Tout au long de l'histoire, de l'Antiquité aux conflits plus modernes, l’utilisation de bruits agressifs pour intimider l’ennemi a joué un rôle important dans la guerre. À l'âge du fer et durant les périodes grecque et romaine, un instrument de musique celtique bien spécifique était utilisé sur les champs de bataille d’Europe : le carnyx.
En produisant les sons les plus forts et les plus effrayants possibles, il servait à impressionner et à faire fuir les ennemis. Il remplissait également une fonction importante de commandement et de contrôle, que les tribus utilisaient pour projeter leur pouvoir et leur puissance militaires. On le sonnait par exemple en cas d’assaut ou de grande victoire.
Un instrument de guerre au son effroyable
Comme le rapporte le média The Warzone, les carnyxs sont des instruments à vent sans soupape, semblables à des trompettes mais de taille colossale : ils étaient souvent aussi (voire plus) grands que les personnes qui en jouaient.
Fabriquée en métal battu en forme de « f », cette sorte de trompe comportait un long tube central permettant de créer des basses et des aigus stridents avec, à l’une de ses extrémités, une embouchure pour souffler.
L'extrémité supérieure était, quant à elle, souvent ornée d'une corne sculptée en forme de tête d'animal – la plupart du temps dans le style d'un sanglier, que l'on associe facilement aux sons durs et gutturaux du carnyx.
Les références textuelles et les découvertes archéologiques indiquent que le carnyx était largement utilisé dans toute l'Europe occidentale et centrale entre 300 avant J.-C. et 200 après J.-C.
Malgré une affinité particulière avec diverses tribus celtiques, gauloises, puis gréco-romaines, cette trompette géante était également utilisée plus loin, comme le suggèrent des représentations de carnyx découvertes dans des sculptures bouddhistes en Inde.
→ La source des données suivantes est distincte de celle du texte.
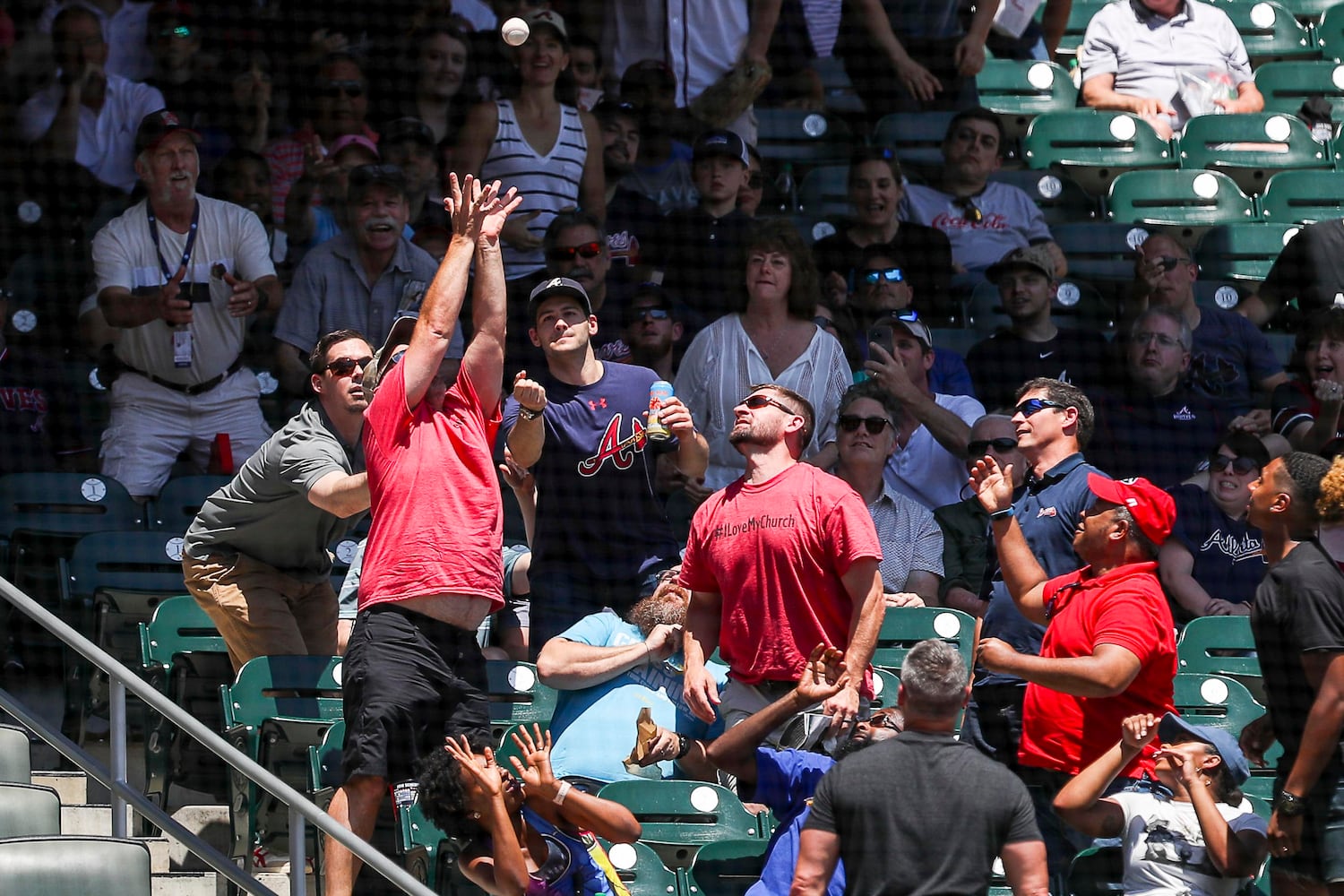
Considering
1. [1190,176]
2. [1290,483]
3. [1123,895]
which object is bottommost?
[1123,895]

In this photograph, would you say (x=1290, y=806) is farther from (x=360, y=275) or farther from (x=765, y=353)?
(x=360, y=275)

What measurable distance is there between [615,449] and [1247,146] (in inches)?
154

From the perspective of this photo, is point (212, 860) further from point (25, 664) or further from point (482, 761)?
point (25, 664)

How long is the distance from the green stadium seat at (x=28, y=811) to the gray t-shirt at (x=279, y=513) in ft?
2.64

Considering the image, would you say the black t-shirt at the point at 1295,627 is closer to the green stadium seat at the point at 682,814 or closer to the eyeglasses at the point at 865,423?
the green stadium seat at the point at 682,814

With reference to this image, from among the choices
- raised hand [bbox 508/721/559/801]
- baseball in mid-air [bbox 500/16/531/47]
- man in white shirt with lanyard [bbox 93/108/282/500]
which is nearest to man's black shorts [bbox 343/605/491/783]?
raised hand [bbox 508/721/559/801]

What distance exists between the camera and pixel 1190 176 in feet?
A: 23.9

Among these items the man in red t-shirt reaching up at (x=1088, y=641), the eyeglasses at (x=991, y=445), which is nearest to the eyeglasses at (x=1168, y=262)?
the eyeglasses at (x=991, y=445)

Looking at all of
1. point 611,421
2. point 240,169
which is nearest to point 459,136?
point 240,169

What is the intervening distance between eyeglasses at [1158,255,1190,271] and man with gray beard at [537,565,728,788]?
105 inches

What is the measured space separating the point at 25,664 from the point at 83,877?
5.29 feet

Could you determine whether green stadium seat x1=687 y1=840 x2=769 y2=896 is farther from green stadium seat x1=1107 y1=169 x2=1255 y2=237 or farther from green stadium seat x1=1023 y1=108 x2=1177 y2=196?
green stadium seat x1=1023 y1=108 x2=1177 y2=196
Cela n’a rien d’étonnant, vu la présence et le rayonnement extérieurs des mercenaires celtes dans la société de l’époque.
C'est d’ailleurs grâce à leurs interactions avec leurs contemporains de l'âge du fer sur le champ de bataille que les soldats grecs et romains ont été fini par être, à leur tour, exposés aux sons dérangeants du carnyx. Selon l'historien grec Polybe (206-126 av. J.-C.), la cacophonie des sons produits par les forces gauloises utilisant des carnyx était effroyable.
« Les trompettes et les cors étaient innombrables, et comme toute l'armée poussait en même temps ses cris de guerre, il en résultait une telle confusion que le bruit semblait provenir non seulement des instruments et des soldats, mais aussi de la campagne qui se joignait à l’écho », assure-t-il.
Des vestiges très rares... et une seconde vie
Les vestiges de ces instruments sont toutefois rares. C’est en 1816 que la première tête de carnyx est découverte à Deskford, dans le Banffshire, au nord-est de l’Écosse. D'autres artefacts ont ensuite été identifiés à partir du XIXe siècle, notamment en 2004, à Tintignac, en Corrèze, en France.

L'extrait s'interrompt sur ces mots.